What the task requires: Write out the passage of the review comments below between "22. Related to" and "an adherent coverslip).", inclusive, keeping every word as it appears.

Page text:
[Start of section]

22. Related to 1, I can’t see any controls conducted to exclude overcounting artifacts. Mentioned ref. 31 does not describe strategies to avoid overcounting (e.g. a dSTORM experiment without any APCs, just an adherent coverslip).
33. It is not clear to me, which plane (i.e. interaction surface between CAR-T and APC) the authors chose for imaging. E.g. in figure 2 the target cell can be hardly observed in areas where the CAR and CD45 are observed (compare Figure 2a/b with c). Can the structures be elongated also in z? If this is the case (and the author later argue that this can happen), then the image would be a projection into the x-y plane and everything would have a clustered appearance.
44. What indeed was reported for studies between (CAR) T-cells and synthetic APCs (functionalized lipid bilayers) is the appearance of functional microclusters (studies by Dustin and many others). Looking at the timescale (“10 minutes”) and the temperature (“37°C”) I assume that all initial signaling already happened and the authors might look at these structures.
55. It is known for non-ratiometric Ca2+ indicators, that the signal strongly depends on cell shape (volume/area changes), plane of imaging, etc. . By looking at the y-axis of Figure 6a I wonder whether the slight increase in Ca2+ (from 220 to 300-340 units) is real of can also be interpretated as a different interaction between APC and CAR-T. Either the use of ratiometric dyes or other indicators further downstream would exclude this uncertainty.

[End of section]

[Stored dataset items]

[Start of section]

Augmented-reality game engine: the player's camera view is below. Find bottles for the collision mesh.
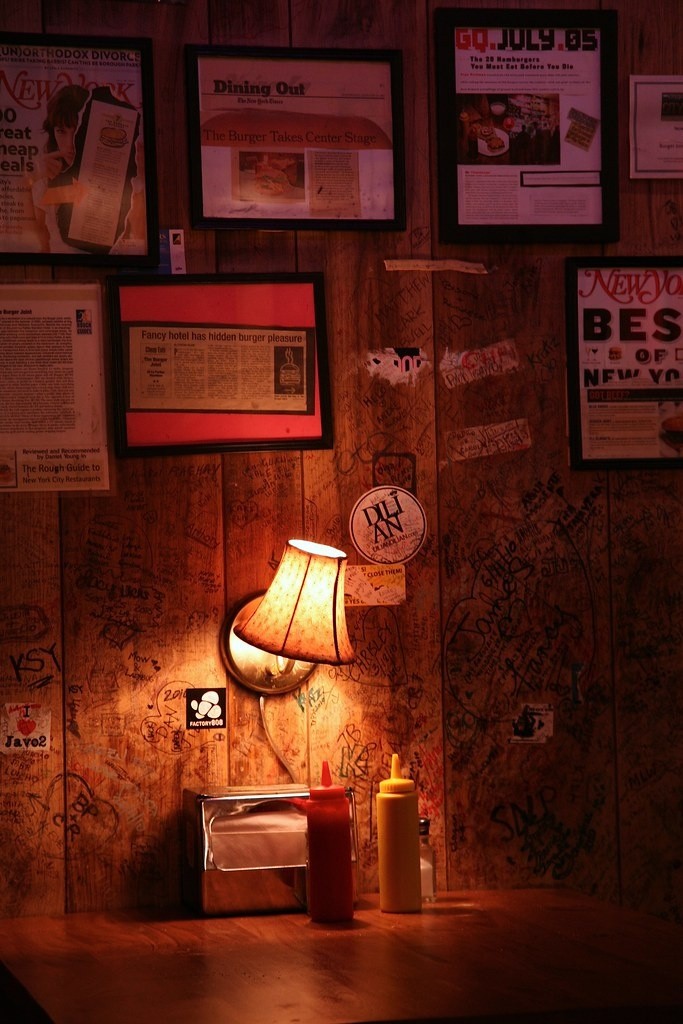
[417,817,436,904]
[375,753,424,913]
[306,761,355,922]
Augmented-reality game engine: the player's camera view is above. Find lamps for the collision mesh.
[218,536,356,694]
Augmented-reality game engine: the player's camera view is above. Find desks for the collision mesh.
[0,889,682,1024]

[End of section]

Answer below:
22. Related to 1, I can’t see any controls conducted to exclude overcounting artifacts. Mentioned ref. 31 does not describe strategies to avoid overcounting (e.g. a dSTORM experiment without any APCs, just an adherent coverslip).